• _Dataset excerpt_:
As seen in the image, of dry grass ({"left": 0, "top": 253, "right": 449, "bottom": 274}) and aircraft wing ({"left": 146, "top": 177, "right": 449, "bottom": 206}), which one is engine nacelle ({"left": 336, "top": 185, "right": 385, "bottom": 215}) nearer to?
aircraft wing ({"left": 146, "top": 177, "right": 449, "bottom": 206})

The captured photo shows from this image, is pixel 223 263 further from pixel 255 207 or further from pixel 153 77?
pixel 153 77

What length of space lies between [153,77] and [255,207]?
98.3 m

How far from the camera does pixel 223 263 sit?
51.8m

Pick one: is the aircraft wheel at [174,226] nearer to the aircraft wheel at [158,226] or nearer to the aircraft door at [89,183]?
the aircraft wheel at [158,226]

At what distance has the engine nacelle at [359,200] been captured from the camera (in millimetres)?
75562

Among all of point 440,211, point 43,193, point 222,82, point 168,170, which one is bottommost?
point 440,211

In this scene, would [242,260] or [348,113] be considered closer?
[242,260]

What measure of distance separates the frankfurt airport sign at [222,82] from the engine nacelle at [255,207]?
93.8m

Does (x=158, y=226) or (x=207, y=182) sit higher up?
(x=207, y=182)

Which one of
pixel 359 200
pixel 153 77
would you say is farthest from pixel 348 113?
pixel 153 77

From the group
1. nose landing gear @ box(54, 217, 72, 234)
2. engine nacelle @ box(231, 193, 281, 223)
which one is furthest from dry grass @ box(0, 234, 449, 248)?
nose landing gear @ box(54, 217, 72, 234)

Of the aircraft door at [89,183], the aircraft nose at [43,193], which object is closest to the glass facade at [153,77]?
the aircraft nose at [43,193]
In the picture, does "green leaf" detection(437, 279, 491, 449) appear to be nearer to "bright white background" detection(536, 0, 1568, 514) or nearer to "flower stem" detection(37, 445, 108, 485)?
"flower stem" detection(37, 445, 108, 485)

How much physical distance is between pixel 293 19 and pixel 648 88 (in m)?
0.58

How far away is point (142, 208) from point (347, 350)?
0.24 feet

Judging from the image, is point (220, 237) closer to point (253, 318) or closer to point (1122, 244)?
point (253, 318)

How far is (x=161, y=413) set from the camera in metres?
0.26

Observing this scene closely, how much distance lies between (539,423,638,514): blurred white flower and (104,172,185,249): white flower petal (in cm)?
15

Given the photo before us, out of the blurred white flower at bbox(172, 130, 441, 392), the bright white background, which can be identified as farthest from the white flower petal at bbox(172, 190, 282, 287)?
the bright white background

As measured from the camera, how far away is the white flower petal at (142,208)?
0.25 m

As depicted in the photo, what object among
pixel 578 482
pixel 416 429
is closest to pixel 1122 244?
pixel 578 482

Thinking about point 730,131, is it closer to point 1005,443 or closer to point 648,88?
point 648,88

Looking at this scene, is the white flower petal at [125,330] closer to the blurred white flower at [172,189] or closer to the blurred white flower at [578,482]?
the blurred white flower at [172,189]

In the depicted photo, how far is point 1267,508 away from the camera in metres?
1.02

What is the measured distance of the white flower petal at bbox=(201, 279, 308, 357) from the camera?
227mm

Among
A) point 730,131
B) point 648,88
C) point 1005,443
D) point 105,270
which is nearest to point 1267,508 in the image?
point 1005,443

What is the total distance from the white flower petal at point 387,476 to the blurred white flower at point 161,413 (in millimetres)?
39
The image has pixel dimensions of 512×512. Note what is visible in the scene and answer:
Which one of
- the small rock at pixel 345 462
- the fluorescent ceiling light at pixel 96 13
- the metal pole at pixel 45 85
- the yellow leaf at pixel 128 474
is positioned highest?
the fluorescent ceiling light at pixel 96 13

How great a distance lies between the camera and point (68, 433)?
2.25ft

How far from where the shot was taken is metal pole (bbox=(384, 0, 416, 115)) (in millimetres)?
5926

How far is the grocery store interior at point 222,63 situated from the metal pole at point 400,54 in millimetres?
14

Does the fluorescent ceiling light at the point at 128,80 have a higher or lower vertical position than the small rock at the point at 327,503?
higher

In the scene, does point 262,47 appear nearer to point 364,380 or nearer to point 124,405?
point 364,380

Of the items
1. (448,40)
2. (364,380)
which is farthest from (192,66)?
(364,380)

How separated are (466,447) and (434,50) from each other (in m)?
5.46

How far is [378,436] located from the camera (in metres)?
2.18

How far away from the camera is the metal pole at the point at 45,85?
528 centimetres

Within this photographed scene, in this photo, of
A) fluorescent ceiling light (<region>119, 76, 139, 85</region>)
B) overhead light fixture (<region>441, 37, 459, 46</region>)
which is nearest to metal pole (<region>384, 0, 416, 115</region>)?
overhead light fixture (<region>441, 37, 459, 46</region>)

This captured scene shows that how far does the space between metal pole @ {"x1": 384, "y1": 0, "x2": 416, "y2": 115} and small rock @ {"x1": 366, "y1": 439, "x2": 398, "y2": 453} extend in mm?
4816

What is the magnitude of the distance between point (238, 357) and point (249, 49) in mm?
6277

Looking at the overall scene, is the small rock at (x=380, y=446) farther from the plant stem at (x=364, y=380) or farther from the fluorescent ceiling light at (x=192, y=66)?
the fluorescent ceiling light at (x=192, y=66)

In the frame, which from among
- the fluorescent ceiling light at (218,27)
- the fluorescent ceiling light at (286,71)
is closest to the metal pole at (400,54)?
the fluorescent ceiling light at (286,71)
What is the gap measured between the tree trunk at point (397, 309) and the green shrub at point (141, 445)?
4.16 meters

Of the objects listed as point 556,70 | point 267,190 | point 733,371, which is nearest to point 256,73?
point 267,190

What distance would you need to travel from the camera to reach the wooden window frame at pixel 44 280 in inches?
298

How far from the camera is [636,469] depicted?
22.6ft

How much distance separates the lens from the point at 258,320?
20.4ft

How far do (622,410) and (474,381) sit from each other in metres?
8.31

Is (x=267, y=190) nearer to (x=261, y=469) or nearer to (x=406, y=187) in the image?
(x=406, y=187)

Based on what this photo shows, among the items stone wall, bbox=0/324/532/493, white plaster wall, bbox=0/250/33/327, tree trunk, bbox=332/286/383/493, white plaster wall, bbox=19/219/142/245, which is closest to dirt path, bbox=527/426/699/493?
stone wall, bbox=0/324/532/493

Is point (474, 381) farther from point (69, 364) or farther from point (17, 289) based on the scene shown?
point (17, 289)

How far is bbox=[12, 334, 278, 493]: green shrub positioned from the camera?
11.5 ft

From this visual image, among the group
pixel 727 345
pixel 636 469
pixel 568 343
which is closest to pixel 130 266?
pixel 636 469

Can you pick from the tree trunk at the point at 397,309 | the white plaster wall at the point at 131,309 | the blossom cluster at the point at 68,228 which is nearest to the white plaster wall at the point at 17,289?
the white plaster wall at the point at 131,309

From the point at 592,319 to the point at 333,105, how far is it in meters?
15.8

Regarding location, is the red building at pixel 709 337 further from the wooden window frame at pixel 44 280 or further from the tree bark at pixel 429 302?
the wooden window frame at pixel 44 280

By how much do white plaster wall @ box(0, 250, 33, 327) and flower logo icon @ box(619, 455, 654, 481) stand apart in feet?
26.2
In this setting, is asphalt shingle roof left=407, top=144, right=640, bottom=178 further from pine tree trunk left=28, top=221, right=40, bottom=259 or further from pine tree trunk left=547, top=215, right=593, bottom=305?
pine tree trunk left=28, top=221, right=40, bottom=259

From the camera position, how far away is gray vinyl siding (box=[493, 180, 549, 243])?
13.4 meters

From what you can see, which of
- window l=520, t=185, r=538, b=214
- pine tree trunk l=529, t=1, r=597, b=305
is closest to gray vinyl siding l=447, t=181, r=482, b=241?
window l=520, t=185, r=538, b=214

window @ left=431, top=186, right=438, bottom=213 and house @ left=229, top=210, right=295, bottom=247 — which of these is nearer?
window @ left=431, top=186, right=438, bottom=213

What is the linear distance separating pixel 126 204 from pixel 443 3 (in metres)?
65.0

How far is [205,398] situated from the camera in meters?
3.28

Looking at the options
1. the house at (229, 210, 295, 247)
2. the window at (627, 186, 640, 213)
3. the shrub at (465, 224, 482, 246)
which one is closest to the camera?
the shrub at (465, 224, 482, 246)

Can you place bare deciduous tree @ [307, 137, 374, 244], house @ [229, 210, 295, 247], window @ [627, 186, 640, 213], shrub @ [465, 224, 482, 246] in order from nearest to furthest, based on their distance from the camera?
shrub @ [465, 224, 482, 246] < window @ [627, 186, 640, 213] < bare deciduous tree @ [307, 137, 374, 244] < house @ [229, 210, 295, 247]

• _Task to complete_:
Copy the lines of the records above verbatim, from the line containing "Does the fluorescent" through the line containing "4.16 meters", with both of those lines included.

• _Full output_:
Does the fluorescent ceiling light at the point at 128,80 have a higher or lower vertical position than the small rock at the point at 327,503?
higher

In the scene, does point 262,47 appear nearer to point 364,380 or nearer to point 124,405?
point 364,380

Of the items
1. (448,40)
2. (364,380)
which is farthest from (192,66)?
(364,380)

How separated are (466,447) and (434,50) from each other (in m)?
5.46

How far is [378,436] located from the camera (in metres)?
2.18

How far away from the camera is the metal pole at the point at 45,85?
528 centimetres

Within this photographed scene, in this photo, of
A) fluorescent ceiling light (<region>119, 76, 139, 85</region>)
B) overhead light fixture (<region>441, 37, 459, 46</region>)
which is nearest to metal pole (<region>384, 0, 416, 115</region>)?
overhead light fixture (<region>441, 37, 459, 46</region>)

This captured scene shows that how far does the space between metal pole @ {"x1": 384, "y1": 0, "x2": 416, "y2": 115} and small rock @ {"x1": 366, "y1": 439, "x2": 398, "y2": 453} extend in mm?
4816

What is the magnitude of the distance between point (238, 357) and point (249, 49) in mm?
6277

Looking at the overall scene, is the small rock at (x=380, y=446) farther from the plant stem at (x=364, y=380) or farther from the fluorescent ceiling light at (x=192, y=66)?
the fluorescent ceiling light at (x=192, y=66)

In the frame, which from among
- the fluorescent ceiling light at (218,27)
- the fluorescent ceiling light at (286,71)
is closest to the metal pole at (400,54)?
the fluorescent ceiling light at (286,71)
What is the gap measured between the tree trunk at point (397, 309) and the green shrub at point (141, 445)?
4.16 meters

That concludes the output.